» **Task statement**:
Reproduce every one of the records below word for word, omitting the pictures.

— Begin Records for this task —

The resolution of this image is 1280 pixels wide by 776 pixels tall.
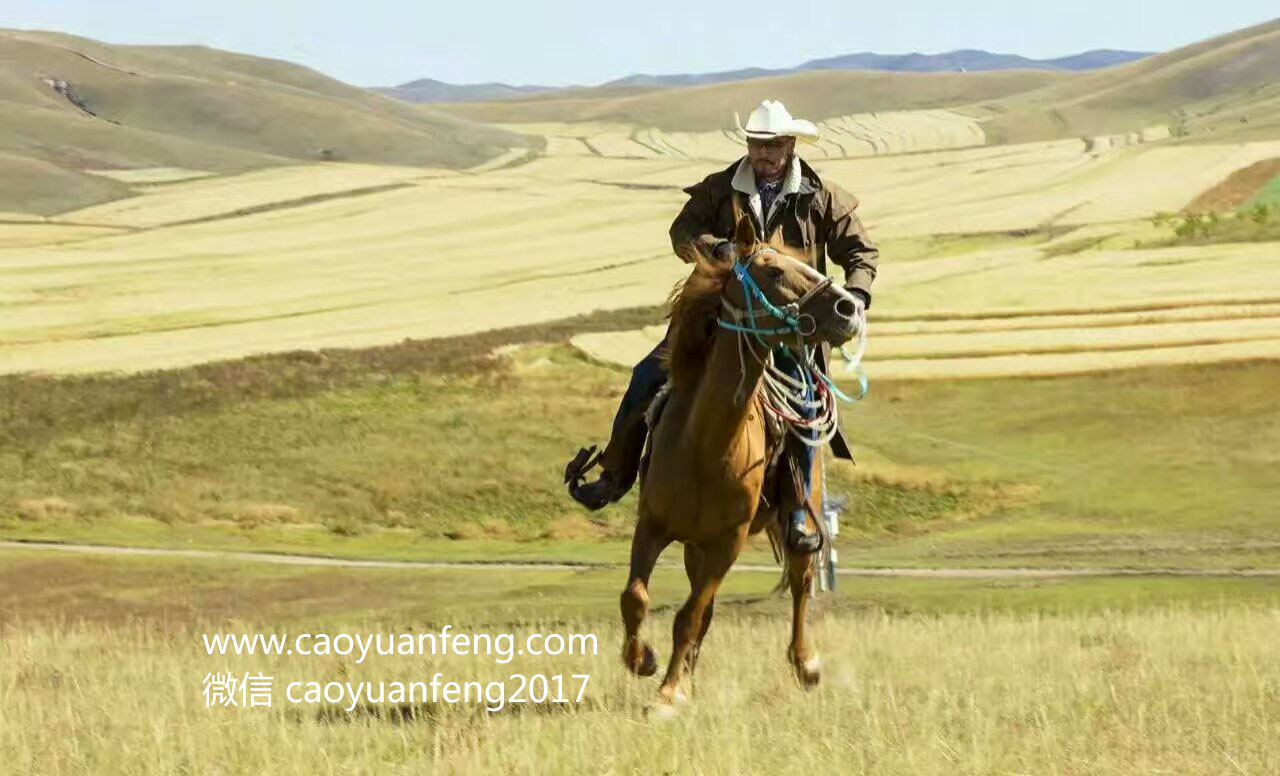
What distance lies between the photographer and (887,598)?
24641 millimetres

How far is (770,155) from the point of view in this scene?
1406 centimetres

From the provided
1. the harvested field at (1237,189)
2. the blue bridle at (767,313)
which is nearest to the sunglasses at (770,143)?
the blue bridle at (767,313)

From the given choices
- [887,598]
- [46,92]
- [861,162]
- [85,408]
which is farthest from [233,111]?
[887,598]

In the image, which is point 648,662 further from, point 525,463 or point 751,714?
point 525,463

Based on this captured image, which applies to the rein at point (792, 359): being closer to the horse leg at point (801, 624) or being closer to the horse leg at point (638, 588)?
the horse leg at point (801, 624)

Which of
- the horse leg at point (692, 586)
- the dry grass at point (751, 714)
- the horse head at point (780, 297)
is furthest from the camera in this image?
the horse leg at point (692, 586)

— End Records for this task —

» **Solved problem**:
The resolution of this image is 1280 pixels wide by 776 pixels tall.
What distance lies between the photographer and (887,598)?
24641 millimetres

How far is (770,155) from the point of view in this scene?
1406 centimetres

From the provided
1. the harvested field at (1237,189)
2. the blue bridle at (767,313)
which is nearest to the sunglasses at (770,143)?
the blue bridle at (767,313)

From the given choices
- [887,598]
- [46,92]
- [861,162]
- [85,408]
which is farthest from [233,111]?
[887,598]

In the image, which is point 648,662 further from, point 525,463 or point 751,714?
point 525,463

Based on this captured image, which applies to the rein at point (792, 359): being closer to the horse leg at point (801, 624) or being closer to the horse leg at point (638, 588)?
the horse leg at point (801, 624)

Which of
- the horse leg at point (692, 586)
- the dry grass at point (751, 714)
- the horse head at point (780, 297)
is furthest from the camera in this image?
the horse leg at point (692, 586)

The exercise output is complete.